UNITED STATES COURT OF APPEALS FOR THE FOURTH CIRCUIT
Dec 23, 2011
459 F. App'x 254 (4th Cir. 2011)

Opinion

No. 11-4595

12-23-2011

UNITED STATES OF AMERICA, Plaintiff - Appellee, v. PETER MICHAEL VANDERWERFF, Defendant - Appellant.

Louis C. Allen, III, Federal Public Defender, Eric D. Placke, Assistant Federal Public Defender, Greensboro, North Carolina, for Appellant. Ripley Rand, United States Attorney, Anand P. Ramaswamy, Assistant United States Attorney, Greensboro, North Carolina, for Appellee.


UNPUBLISHED

Appeal from the United States District Court for the Middle District of North Carolina, at Greensboro. N. Carlton Tilley, Jr., Senior District Judge. (1:10-cr-00311-NCT-1)

Before DUNCAN, DAVIS, and KEENAN, Circuit Judges.

Affirmed by unpublished per curiam opinion.

Louis C. Allen, III, Federal Public Defender, Eric D. Placke, Assistant Federal Public Defender, Greensboro, North Carolina, for Appellant. Ripley Rand, United States Attorney, Anand P. Ramaswamy, Assistant United States Attorney, Greensboro, North Carolina, for Appellee.

Unpublished opinions are not binding precedent in this circuit. PER CURIAM:

Peter Michael Vanderwerff appeals the reasonableness of his 120-month sentence imposed after a plea of guilty to one count of possessing materials containing visual images of child pornography in violation of 18 U.S.C.A. § 2252A(a)(5)(B), (b)(2) (West Supp. 2011). We affirm.

We review a sentence under a deferential abuse of discretion standard. Gall v. United States, 552 U.S. 38, 51 (2007). We first analyze the procedural reasonableness of the sentence by ensuring that the district court committed no significant procedural errors, such as failing to calculate or improperly calculating the Guidelines range, failing to consider the 18 U.S.C. § 3553(a) (2006) factors, or failing to adequately explain the sentence. United States v.
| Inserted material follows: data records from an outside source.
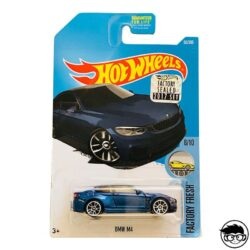 hot-wheels-bmw-m4-long-card-special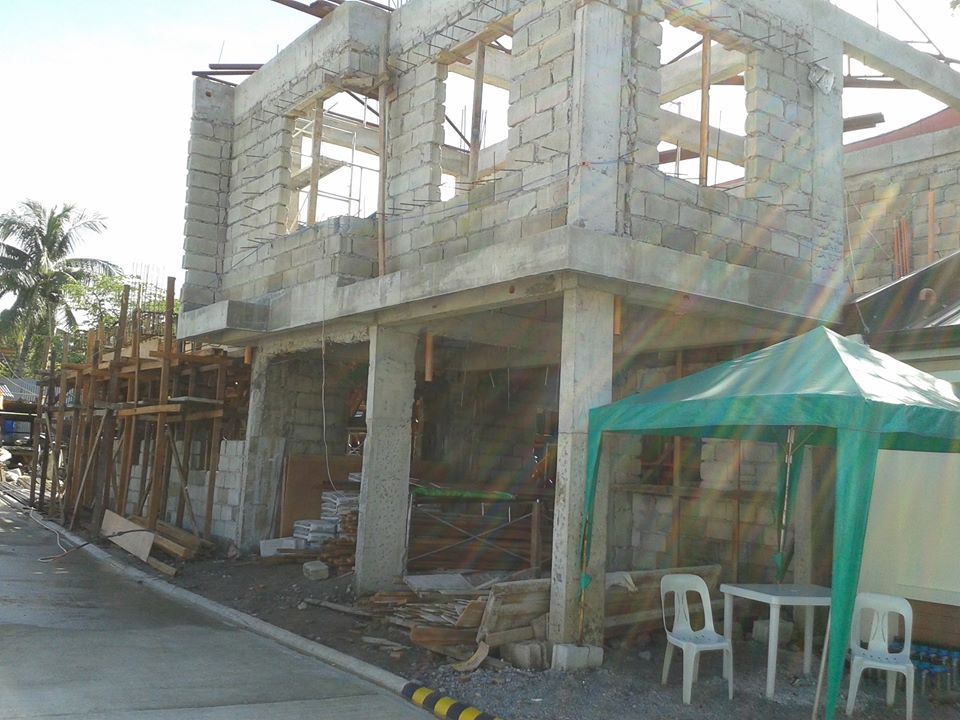 House and Lot in Tandang Sora at 3.780M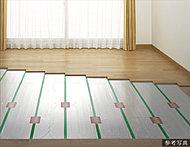 リビング・ダイニングには、足元から部屋全体を温めるガス温水床暖房を採用。塵や埃が舞い上がりにくいため、室内の空気の汚れがあまり気になりません。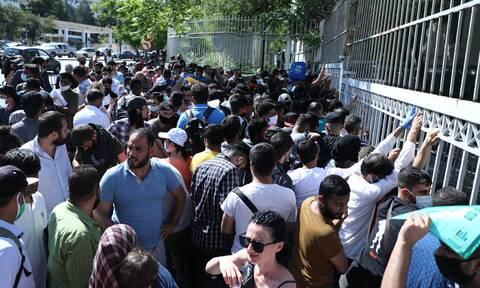Συνωστισμός στην Υπηρεσία Ασύλου-Προειδοποίηση Γώγου: «Είναι επικίνδυνο»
Boulware, 604 F.3d 832, 837-38 (4th Cir. 2010). We then consider the substantive reasonableness of the sentence imposed, taking into account the totality of the circumstances. Gall, 552 U.S. at 51. In doing so, we presume that a sentence within a properly-calculated Guidelines range is reasonable. United States v. Allen, 491 F.3d 178, 193 (4th Cir. 2007). That presumption may be rebutted by a showing "that the sentence is unreasonable when measured against the [18 U.S.C.] § 3553 factors." United States v. Montes-Pineda, 445 F.3d 375, 379 (4th Cir. 2006) (internal quotation marks omitted).
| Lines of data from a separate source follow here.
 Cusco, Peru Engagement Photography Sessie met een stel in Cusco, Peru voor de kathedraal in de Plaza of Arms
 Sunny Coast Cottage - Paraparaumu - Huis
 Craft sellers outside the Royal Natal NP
Contrary to Vanderwerff's assertions, the record discloses that the district court properly set the Guidelines range at 120 months. Thus, we find no procedural unreasonableness in the district court's sentence. Nor do we detect substantive unreasonableness in Vanderwerff's within-Guidelines sentence. The district court cogently explained its rationale for imposing the statutory maximum sentence. In affirming, we respect the district court's broad discretion in weighing the 18 U.S.C. § 3553(a) factors and imposing a defendant's sentence. See United States v. Jeffrey, 631 F.3d 669, 679 (4th Cir.), cert. denied, 132 S. Ct. 187 (2011).
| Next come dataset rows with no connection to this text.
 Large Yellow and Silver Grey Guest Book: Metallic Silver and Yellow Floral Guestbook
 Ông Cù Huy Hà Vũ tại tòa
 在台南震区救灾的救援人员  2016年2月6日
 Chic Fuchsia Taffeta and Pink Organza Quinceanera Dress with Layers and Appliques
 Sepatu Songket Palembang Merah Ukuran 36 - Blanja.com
We acknowledge Appellant's heavy reliance on the Second Circuit's reasoning in United States v. Dorvee, 616 F.3d 174 (2d Cir. 2010) (critiquing the child pornography guideline). We are not persuaded that the approach taken in that case compels us to disturb the district court's sentence here.

Accordingly, we affirm the district court's judgment. We dispense with oral argument because the facts and legal contentions are adequately presented in the materials before the court and argument would not aid the decisional process.

AFFIRMED


Summaries of

United States v. Vanderwerff

UNITED STATES COURT OF APPEALS FOR THE FOURTH CIRCUIT
Dec 23, 2011
459 F. App'x 254 (4th Cir. 2011)
Case details for

United States v. Vanderwerff

Case Details

Full title:UNITED STATES OF AMERICA, Plaintiff - Appellee, v. PETER MICHAEL…

Court:UNITED STATES COURT OF APPEALS FOR THE FOURTH CIRCUIT

Date published: Dec 23, 2011

Citations

459 F. App'x 254 (4th Cir. 2011)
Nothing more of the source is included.